┌──
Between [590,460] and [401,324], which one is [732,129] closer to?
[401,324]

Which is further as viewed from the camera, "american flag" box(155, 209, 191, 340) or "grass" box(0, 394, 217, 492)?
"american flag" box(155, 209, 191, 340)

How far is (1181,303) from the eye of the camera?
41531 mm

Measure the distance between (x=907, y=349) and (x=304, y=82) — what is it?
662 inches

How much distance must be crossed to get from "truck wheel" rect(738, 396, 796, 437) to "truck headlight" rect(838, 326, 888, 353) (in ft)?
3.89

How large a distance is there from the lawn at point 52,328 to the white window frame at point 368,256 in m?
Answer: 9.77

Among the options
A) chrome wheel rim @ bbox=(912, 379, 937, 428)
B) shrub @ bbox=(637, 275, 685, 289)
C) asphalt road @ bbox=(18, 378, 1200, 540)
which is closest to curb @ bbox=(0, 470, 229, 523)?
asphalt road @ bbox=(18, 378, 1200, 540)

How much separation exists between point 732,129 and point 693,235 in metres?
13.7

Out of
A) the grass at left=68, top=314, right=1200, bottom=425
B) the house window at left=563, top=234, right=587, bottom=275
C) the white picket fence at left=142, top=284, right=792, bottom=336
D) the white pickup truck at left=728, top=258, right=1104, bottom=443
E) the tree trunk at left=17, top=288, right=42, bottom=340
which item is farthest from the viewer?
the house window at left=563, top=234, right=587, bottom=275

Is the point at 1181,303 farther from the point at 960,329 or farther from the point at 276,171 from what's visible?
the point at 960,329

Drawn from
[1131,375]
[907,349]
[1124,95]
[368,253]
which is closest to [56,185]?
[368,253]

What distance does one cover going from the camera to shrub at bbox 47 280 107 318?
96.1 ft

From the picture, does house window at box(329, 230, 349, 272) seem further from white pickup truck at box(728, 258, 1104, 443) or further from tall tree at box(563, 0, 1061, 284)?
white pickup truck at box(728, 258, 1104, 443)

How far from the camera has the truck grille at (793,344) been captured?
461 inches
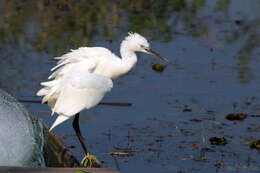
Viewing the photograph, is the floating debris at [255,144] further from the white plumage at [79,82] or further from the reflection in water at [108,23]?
the reflection in water at [108,23]

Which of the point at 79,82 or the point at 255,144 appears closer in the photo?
the point at 79,82

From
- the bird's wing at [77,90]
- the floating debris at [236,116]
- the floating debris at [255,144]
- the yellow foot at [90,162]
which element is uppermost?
the bird's wing at [77,90]

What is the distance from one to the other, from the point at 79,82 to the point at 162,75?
123 inches

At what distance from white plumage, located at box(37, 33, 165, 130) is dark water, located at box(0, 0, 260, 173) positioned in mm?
667

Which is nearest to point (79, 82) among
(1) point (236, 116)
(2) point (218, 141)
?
(2) point (218, 141)

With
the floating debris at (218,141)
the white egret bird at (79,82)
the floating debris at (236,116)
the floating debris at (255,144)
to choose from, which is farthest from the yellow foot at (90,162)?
the floating debris at (236,116)

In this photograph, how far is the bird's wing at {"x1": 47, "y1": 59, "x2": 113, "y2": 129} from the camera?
17.3ft

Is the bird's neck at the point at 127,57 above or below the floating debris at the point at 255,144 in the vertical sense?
above

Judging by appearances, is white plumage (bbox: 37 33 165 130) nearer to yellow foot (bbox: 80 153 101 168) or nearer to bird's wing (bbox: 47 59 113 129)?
bird's wing (bbox: 47 59 113 129)

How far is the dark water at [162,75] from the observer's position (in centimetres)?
607

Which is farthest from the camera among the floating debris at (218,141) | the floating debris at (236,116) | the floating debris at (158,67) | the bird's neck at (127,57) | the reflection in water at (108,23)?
the reflection in water at (108,23)

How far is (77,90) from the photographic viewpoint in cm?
531

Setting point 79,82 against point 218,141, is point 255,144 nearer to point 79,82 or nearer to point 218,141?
point 218,141

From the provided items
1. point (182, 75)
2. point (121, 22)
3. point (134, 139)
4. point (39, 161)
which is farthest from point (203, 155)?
point (121, 22)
└──
| WHAT YOU HAVE TO DO |
Copy the listing word for word, beginning at the line that contains "Setting point 79,82" and continuing through the end of the listing.

| OUTPUT FOR THIS EXERCISE |
Setting point 79,82 against point 218,141, is point 255,144 nearer to point 79,82 or nearer to point 218,141?
point 218,141

From the provided items
1. point (182, 75)
2. point (121, 22)
3. point (134, 139)
4. point (39, 161)
which is farthest from point (203, 155)?
point (121, 22)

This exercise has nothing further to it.